[WHAT IS ASKED]
Quote every line of these items word for word, leaving out the pictures.

>> BEGIN INPUT FOR THIS TASK

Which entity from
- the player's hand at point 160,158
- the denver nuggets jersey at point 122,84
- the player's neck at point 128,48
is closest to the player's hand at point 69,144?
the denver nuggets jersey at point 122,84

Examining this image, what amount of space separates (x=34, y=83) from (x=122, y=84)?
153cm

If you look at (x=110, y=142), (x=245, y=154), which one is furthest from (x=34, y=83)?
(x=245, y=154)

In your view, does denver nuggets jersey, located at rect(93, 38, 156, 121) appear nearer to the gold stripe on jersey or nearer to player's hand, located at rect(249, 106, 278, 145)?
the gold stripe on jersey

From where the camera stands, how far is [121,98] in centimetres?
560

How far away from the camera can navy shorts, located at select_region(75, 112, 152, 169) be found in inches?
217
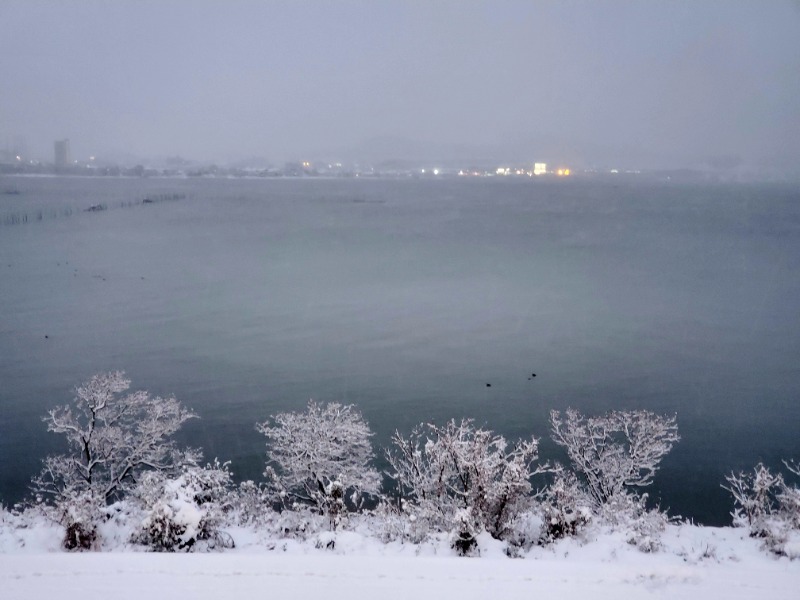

>> END INPUT FOR THIS TASK

[RESULT OF THE EXERCISE]
Which entity from
- the player's hand at point 160,158
- the denver nuggets jersey at point 122,84
- the player's neck at point 128,48
is closest to the player's hand at point 69,144?
the denver nuggets jersey at point 122,84

Examining this image, what amount of space separates (x=34, y=83) from (x=122, y=84)?
153cm

If you look at (x=110, y=142), (x=245, y=154), which one is furthest from (x=34, y=83)?
(x=245, y=154)

In your view, does denver nuggets jersey, located at rect(93, 38, 156, 121) appear nearer to the gold stripe on jersey or nearer to player's hand, located at rect(249, 106, 278, 145)?
the gold stripe on jersey

From where the camera stands, how far is [121,98] in centimetres?
560

How far away from the camera can navy shorts, located at select_region(75, 112, 152, 169) be found in inches?
217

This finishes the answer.